::: Extrait de page

Il y a les inventeurs et il y a les autres. Disons le tout de suite : We are scientists ne sont pas des inventeurs, malgré ce que leur nom pourrait indiquer ; ce sont les autres – une partie tout au moins, car des autres il y en a plein.
C'est d'ailleurs leur intérêt, aux autres, de n'être pas qu'un, mais multitude. C'est eux qui populariseront les inventions, combleront les intervalles entre les nouveautés. Ils sont les apôtres, les messagers, les vulgarisateurs, les hérauts, les figurants. Il y a un sacré mérite à l'être l'un de ces autres, tout le monde ne peut pas tous les jours révolutionner la musique.
We are scientists ne révolutionne donc rien. Mais il permet de confirmer que le rock se porte bien, qui peut se permettre un grand nombre de formations de second ordre, tant il a de fans à combler, d'affiches de festival à remplir. We are scientists est en effet le groupe idéal pour gonfler une programmation aux ambitions quantitatives maximales : presque dix années d'existence, quatre albums, un batteur débauché de Razorlight, autre formation de même calibre, quelques morceaux presque tubesques, que l'on saura vaguement reconnaître sans savoir de qui ils sont (ce qui doit bien signifier qu'ils appartiennent à l'esthétique universelle, right ?), un son, surtout, bien dans l'air du temps, qui s'accordera avec toute programmation, qui ne dérangera pas trop l'auditeur.
Barbara, son quatrième album, dont j'aimerais bien qu'on m'explique le titre et l'artwork, est dans la droite lignée des précédents, même si l'on essaiera certainement de vous dire le contraire, comme si le fait de changer la marque des cordes d'une guitare pouvait passer pour une renouvellement créatif ; revoir l'intégrale de la saison 5 de X Files une source d'inspiration nouvelle. Musicalement, on devra bien rattacher le groupe à ce que l'on pourrait appeler le "rock indé FM", qui est au rock ce que le zéro, au mieux le light, est au cola : une version édulcorée pour ceux qui veulent en consommer sans en consommer et qui s'avèrera probablement cancérigène, mais on ne s'en rendra compte que dans vingt ans, okay ?

::::::

Consigne:
Reproduisez à l'identique le passage de l'extrait de page qui va de « We are scientists ne révolutionne » jusqu'à « pas trop l'auditeur. » inclus.

::: Données enregistrées

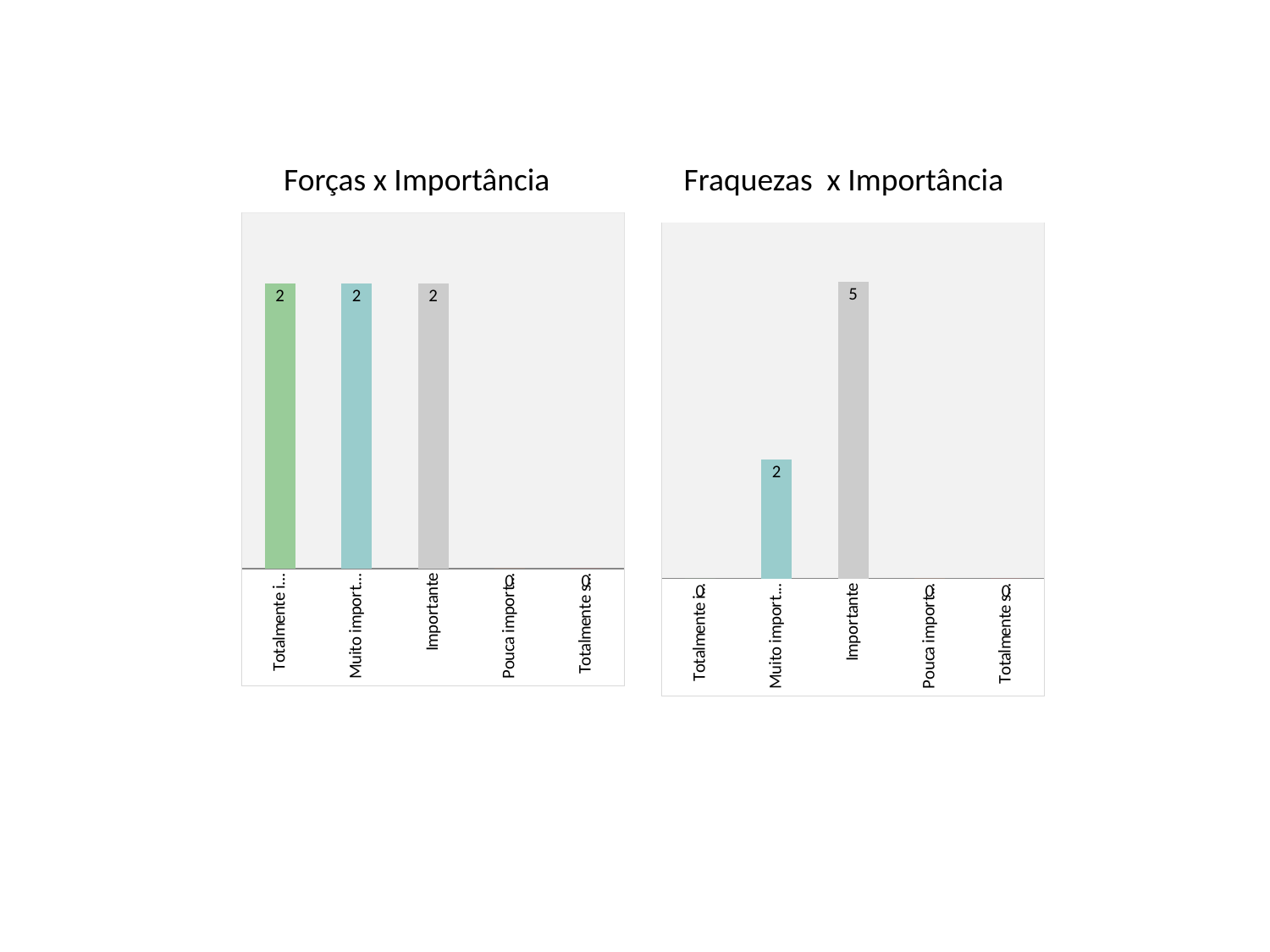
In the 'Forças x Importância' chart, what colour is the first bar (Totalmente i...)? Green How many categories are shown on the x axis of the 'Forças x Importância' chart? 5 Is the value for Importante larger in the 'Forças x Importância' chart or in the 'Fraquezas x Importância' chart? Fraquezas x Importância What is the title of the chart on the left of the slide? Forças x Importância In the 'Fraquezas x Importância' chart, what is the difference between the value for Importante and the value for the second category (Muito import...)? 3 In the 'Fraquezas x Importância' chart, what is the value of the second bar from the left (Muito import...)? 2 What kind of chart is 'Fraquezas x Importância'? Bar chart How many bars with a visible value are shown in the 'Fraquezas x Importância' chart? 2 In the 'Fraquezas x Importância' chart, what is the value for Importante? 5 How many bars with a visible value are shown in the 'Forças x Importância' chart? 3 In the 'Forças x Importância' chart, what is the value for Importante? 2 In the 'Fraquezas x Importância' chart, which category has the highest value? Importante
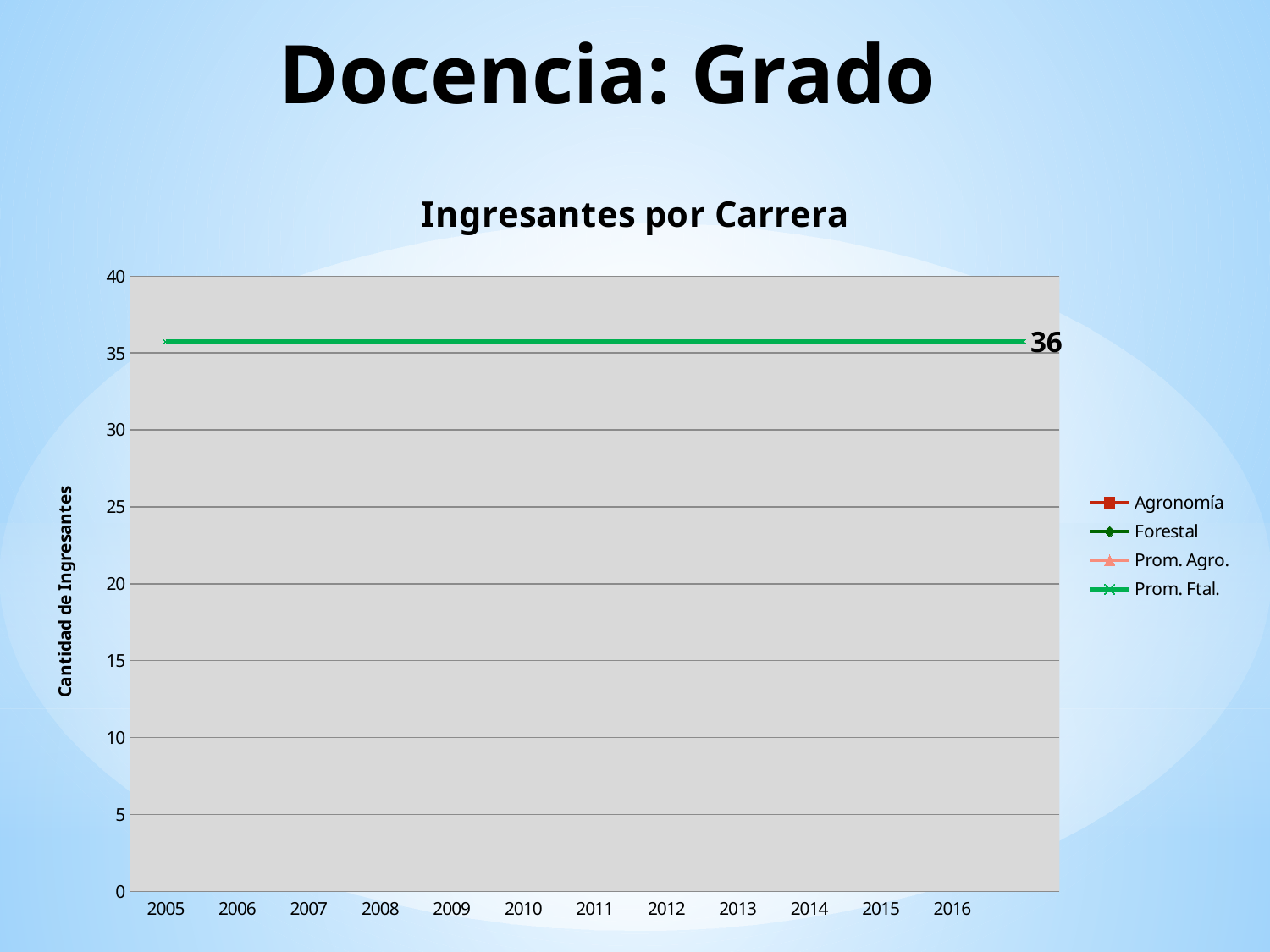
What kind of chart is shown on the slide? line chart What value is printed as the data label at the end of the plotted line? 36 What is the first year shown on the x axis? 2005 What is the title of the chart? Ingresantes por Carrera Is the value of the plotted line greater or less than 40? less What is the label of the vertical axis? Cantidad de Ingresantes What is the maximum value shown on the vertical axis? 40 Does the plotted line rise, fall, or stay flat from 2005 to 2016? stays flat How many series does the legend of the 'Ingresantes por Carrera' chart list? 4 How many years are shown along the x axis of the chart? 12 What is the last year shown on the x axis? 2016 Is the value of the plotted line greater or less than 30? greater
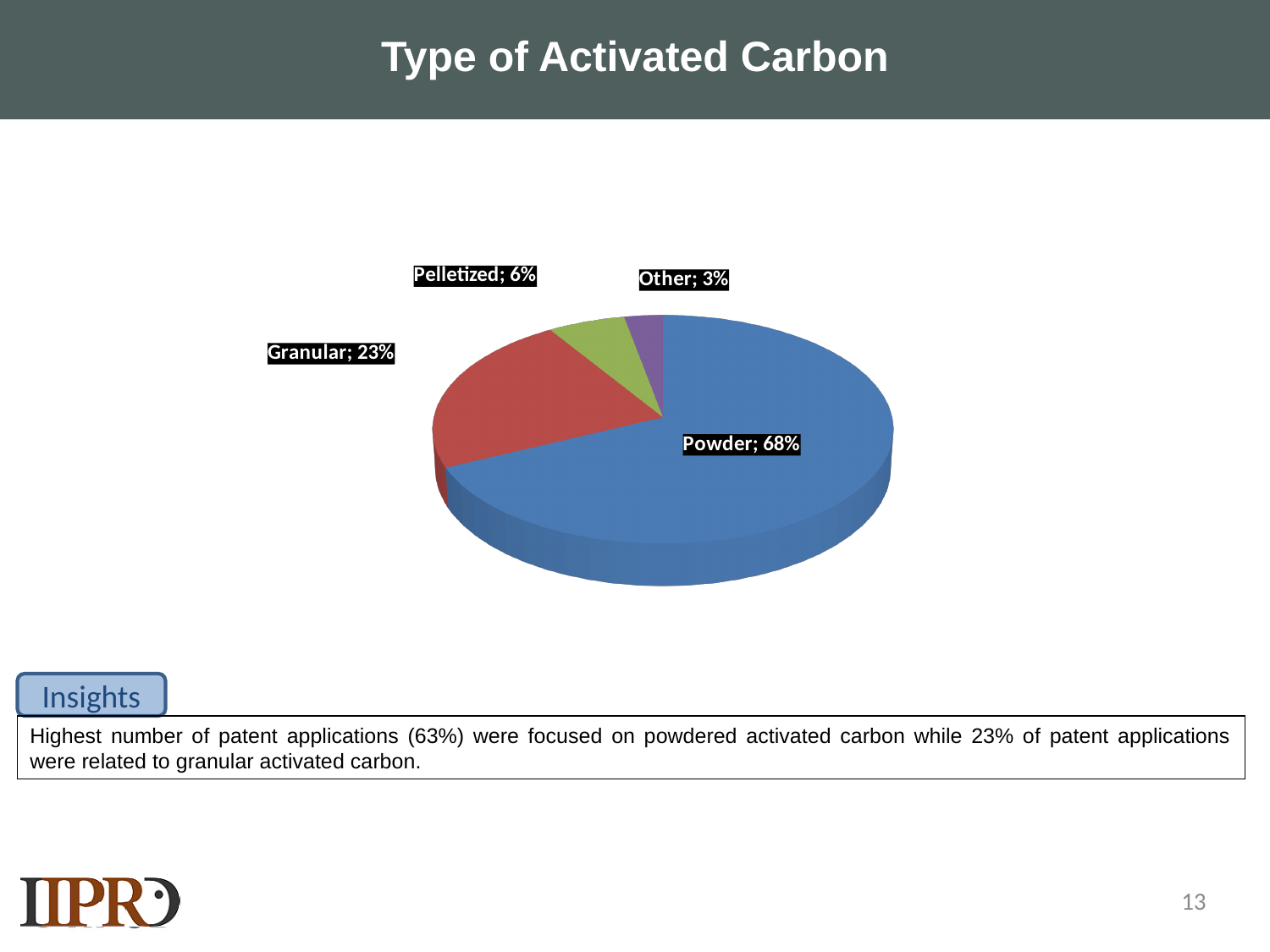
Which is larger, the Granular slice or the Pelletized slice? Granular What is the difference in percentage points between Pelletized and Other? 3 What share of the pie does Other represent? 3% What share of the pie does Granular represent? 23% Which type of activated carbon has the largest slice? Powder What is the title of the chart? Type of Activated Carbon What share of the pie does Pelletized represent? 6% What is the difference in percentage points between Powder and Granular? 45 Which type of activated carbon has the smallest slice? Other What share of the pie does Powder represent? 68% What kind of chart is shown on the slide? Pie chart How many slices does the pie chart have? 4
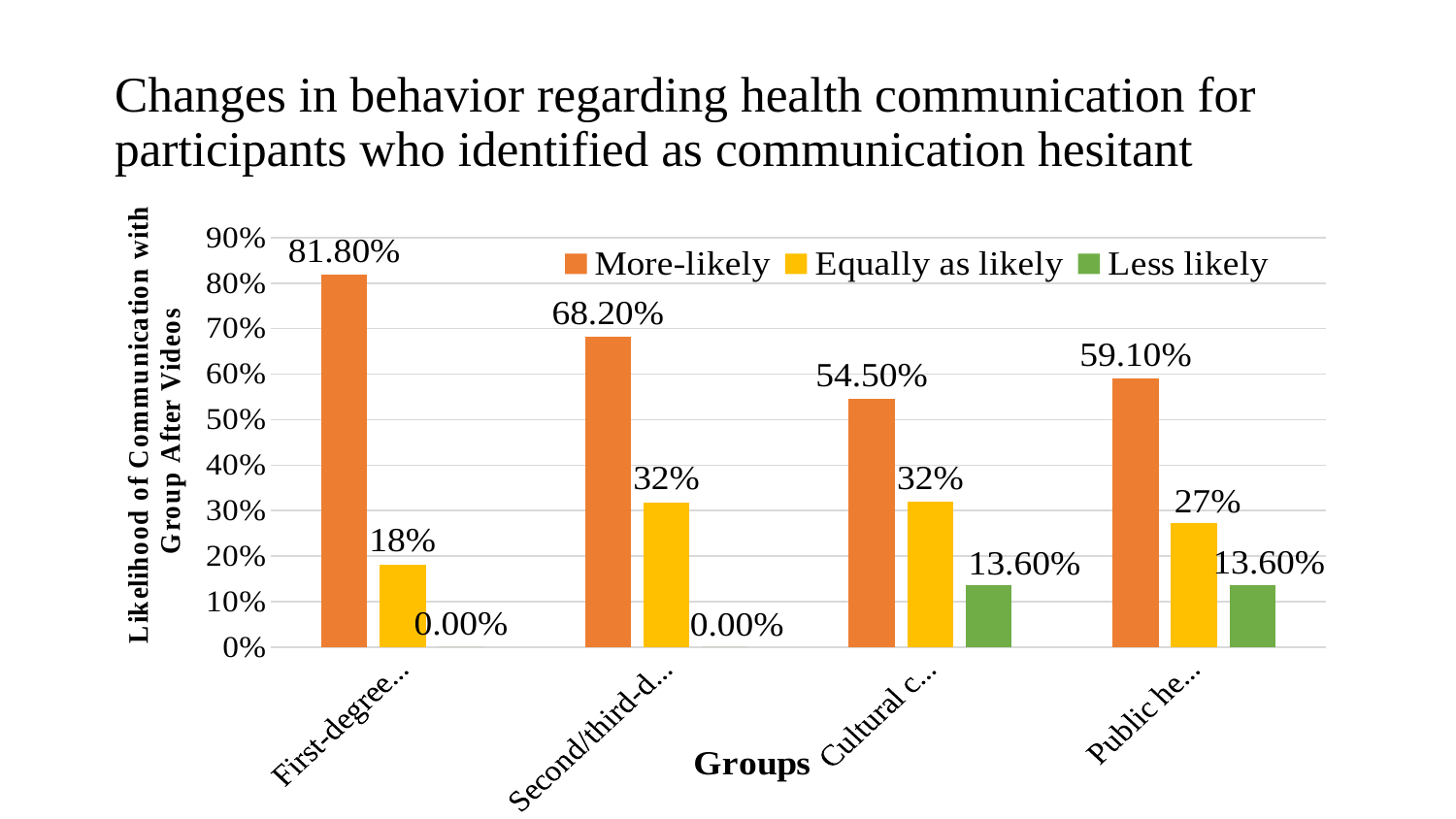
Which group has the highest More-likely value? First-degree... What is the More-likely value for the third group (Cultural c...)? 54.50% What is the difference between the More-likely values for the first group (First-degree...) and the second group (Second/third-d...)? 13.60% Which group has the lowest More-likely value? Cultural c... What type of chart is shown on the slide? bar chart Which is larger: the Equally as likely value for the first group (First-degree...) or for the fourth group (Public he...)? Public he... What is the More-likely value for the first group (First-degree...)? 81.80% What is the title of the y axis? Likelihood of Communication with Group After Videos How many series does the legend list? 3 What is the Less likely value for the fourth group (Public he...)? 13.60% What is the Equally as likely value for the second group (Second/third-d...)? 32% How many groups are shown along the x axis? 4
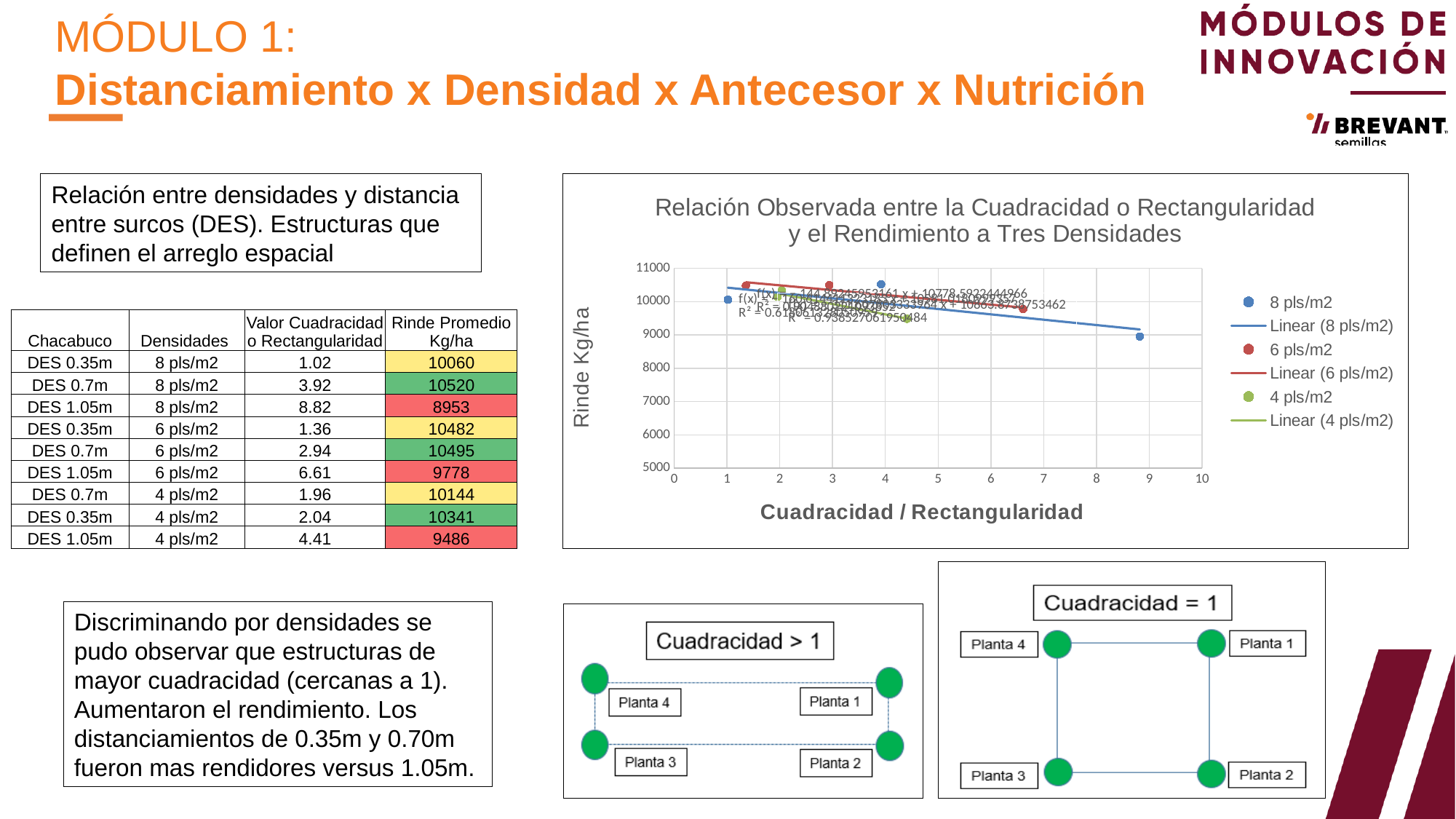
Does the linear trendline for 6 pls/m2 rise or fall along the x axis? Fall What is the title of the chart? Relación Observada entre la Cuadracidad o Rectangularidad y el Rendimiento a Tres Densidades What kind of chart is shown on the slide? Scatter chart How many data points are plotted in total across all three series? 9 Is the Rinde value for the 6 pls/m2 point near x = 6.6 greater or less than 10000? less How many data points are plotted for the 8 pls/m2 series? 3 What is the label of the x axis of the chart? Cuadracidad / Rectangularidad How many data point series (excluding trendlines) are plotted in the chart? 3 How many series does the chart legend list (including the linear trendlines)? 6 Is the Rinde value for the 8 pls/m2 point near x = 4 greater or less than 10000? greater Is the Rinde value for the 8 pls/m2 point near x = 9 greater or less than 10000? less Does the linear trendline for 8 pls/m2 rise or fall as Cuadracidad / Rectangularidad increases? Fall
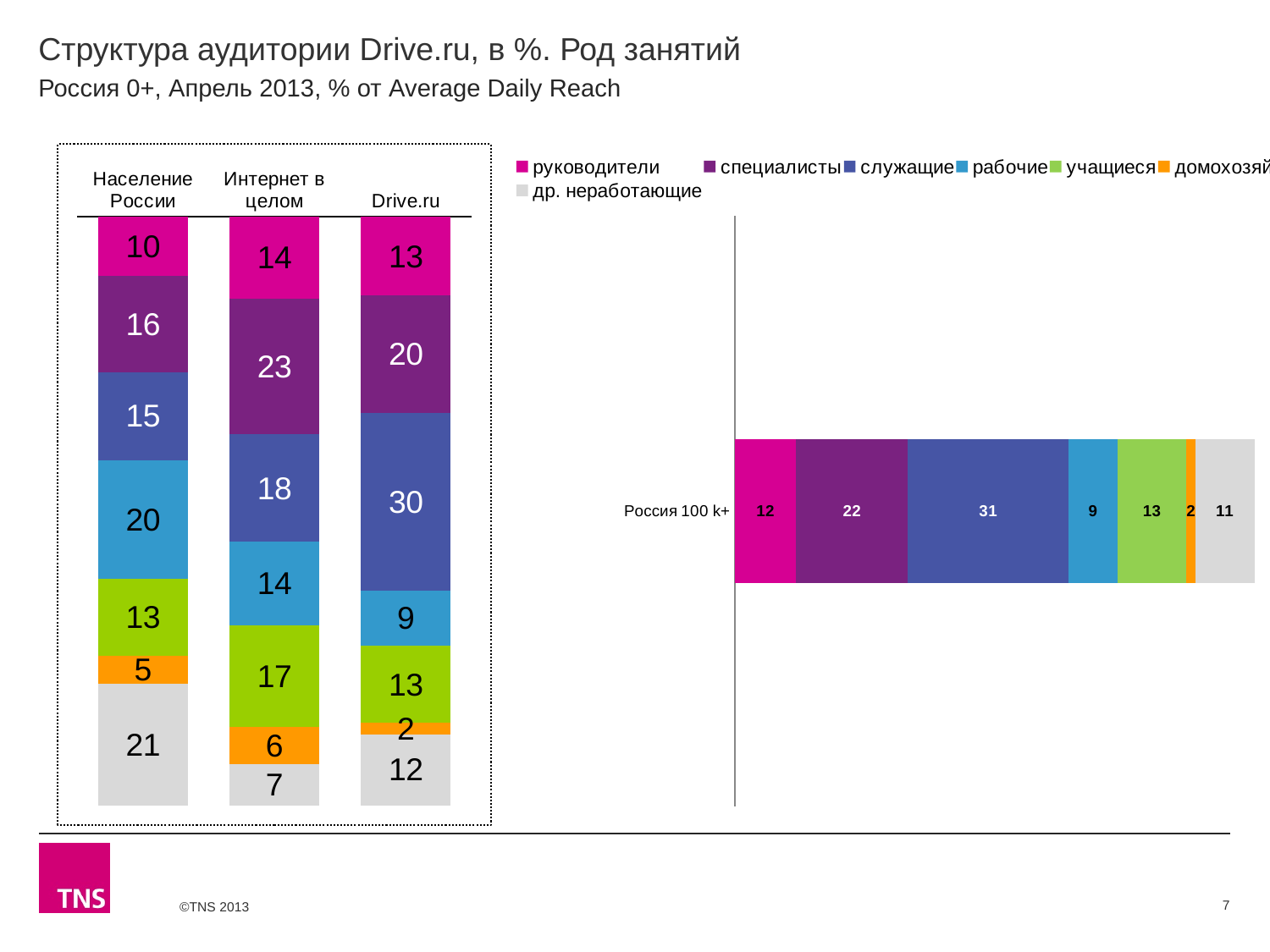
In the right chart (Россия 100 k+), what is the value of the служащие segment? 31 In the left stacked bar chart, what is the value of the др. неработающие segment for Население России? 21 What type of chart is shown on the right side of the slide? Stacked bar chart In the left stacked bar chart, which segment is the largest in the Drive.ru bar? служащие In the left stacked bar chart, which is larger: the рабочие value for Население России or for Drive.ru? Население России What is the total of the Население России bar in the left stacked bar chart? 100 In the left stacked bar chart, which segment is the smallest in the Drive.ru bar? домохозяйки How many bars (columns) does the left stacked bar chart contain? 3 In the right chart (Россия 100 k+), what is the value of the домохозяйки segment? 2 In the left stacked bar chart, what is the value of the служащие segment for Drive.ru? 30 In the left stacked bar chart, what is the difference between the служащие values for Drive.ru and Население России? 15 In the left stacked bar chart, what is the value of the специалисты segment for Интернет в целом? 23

::::::

Corrigé:
We are scientists ne révolutionne donc rien. Mais il permet de confirmer que le rock se porte bien, qui peut se permettre un grand nombre de formations de second ordre, tant il a de fans à combler, d'affiches de festival à remplir. We are scientists est en effet le groupe idéal pour gonfler une programmation aux ambitions quantitatives maximales : presque dix années d'existence, quatre albums, un batteur débauché de Razorlight, autre formation de même calibre, quelques morceaux presque tubesques, que l'on saura vaguement reconnaître sans savoir de qui ils sont (ce qui doit bien signifier qu'ils appartiennent à l'esthétique universelle, right ?), un son, surtout, bien dans l'air du temps, qui s'accordera avec toute programmation, qui ne dérangera pas trop l'auditeur.